I think that many people have sex in public because they're horny, and there is no one (ie, women) to stop them. Men enjoy sex all the time. In the straight world, women are around to keep men from being complete whores. In the gay world, there are only men (obviously, I'm not talking about lesbians), therefore, there are not the same restraints.

It is true that many people who have sex in public look like they couldn't get a date if they paid for it. However, a quick look around any major college campus will show you that many public sexers are young, beautiful, horny guys.

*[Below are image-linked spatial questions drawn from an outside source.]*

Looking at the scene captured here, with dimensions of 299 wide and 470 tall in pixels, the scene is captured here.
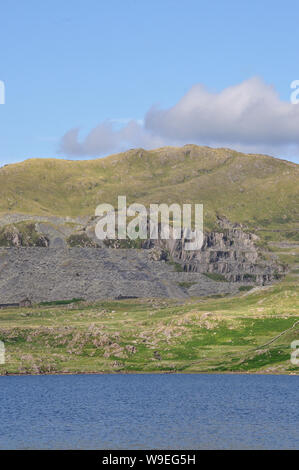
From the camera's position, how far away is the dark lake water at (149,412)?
99.9 m

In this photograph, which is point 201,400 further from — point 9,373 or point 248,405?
point 9,373

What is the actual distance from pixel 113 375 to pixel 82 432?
87787mm

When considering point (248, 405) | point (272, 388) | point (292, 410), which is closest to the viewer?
point (292, 410)

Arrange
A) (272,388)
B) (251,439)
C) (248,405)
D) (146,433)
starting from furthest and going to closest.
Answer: (272,388)
(248,405)
(146,433)
(251,439)

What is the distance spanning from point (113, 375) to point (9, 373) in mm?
28911

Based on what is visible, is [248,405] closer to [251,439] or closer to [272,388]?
[272,388]

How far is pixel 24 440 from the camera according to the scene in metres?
102

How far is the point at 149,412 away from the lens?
132 meters

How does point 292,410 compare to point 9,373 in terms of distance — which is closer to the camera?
point 292,410

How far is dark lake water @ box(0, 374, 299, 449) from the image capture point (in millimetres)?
99875
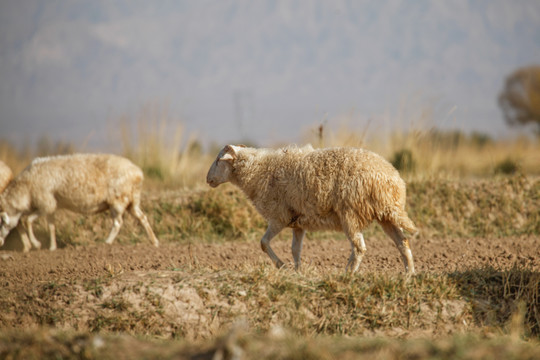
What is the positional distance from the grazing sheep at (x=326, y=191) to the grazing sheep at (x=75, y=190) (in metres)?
3.06

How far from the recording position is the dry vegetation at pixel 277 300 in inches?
139

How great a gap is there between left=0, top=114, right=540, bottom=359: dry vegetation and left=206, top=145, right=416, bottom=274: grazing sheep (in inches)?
22.9

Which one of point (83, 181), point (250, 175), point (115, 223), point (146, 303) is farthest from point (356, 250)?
point (83, 181)

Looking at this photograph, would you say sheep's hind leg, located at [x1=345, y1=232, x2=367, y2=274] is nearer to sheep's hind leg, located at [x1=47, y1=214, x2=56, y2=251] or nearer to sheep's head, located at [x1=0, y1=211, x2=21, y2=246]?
sheep's hind leg, located at [x1=47, y1=214, x2=56, y2=251]

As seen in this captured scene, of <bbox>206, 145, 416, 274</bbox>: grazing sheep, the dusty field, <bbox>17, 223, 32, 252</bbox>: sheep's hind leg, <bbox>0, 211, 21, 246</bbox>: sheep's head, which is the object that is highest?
<bbox>206, 145, 416, 274</bbox>: grazing sheep

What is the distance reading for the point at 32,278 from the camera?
270 inches

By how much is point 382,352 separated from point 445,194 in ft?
24.1

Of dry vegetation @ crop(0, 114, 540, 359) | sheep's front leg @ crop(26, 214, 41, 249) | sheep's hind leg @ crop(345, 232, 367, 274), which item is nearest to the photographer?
dry vegetation @ crop(0, 114, 540, 359)

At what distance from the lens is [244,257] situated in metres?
7.68

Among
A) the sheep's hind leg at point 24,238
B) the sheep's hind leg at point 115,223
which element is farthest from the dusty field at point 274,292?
the sheep's hind leg at point 24,238

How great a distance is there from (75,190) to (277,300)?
203 inches

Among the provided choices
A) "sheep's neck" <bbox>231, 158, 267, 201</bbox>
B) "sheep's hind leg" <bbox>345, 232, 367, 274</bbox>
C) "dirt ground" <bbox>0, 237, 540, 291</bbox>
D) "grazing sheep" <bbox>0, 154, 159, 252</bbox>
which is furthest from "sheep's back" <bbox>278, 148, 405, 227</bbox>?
"grazing sheep" <bbox>0, 154, 159, 252</bbox>

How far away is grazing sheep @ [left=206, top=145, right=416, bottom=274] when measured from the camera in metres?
5.85

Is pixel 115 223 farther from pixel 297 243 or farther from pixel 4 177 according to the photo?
pixel 297 243
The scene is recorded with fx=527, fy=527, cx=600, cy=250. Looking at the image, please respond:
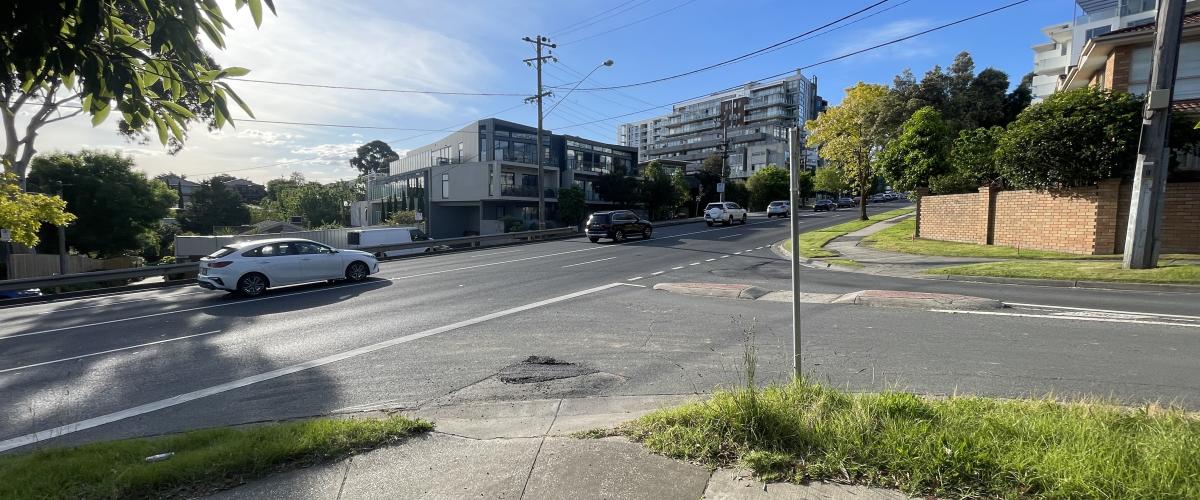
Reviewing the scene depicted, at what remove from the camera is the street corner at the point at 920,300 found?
9.27 m

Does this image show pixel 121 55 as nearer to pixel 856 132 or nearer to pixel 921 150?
pixel 921 150

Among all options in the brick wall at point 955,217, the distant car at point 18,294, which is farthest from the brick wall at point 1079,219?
the distant car at point 18,294

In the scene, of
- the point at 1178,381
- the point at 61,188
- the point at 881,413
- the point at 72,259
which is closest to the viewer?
the point at 881,413

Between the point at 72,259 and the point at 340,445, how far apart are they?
123 ft

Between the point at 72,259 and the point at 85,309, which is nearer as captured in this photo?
the point at 85,309

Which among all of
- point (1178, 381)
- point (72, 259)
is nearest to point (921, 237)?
point (1178, 381)

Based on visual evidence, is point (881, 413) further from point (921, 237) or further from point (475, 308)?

Personally, I think gay men who look down on public sex are more likely to be closeted, have personal problems, etc., than the gay men who are comfortable with public sex. The anti- public sexers seem to be desperately (sp?) interested in conforming to straight public standards, which are not natural, but simply modern social restraints.

Signed, Drew


How Convenient!

There is no genetic predisposition to monogamy in the human… while there is good evidence that monogamy has been a strong social imperative. So, outside of a strong social order, I think boys will be boys. Public places just happen to be convenient.

Personally, I don't like sex in public places - that is, places where it is illegal. I also don't like being solicited in rest rooms. It invades my privacy. On the other hand, many of the guys who I know or knew who were regulars in tea rooms, book stores, etc. were guys in gay relationships. I don't think there is a strong correlation between the quality of the person, and what he likes to do with his dick. It does, perhaps, say something of his regard for the social order!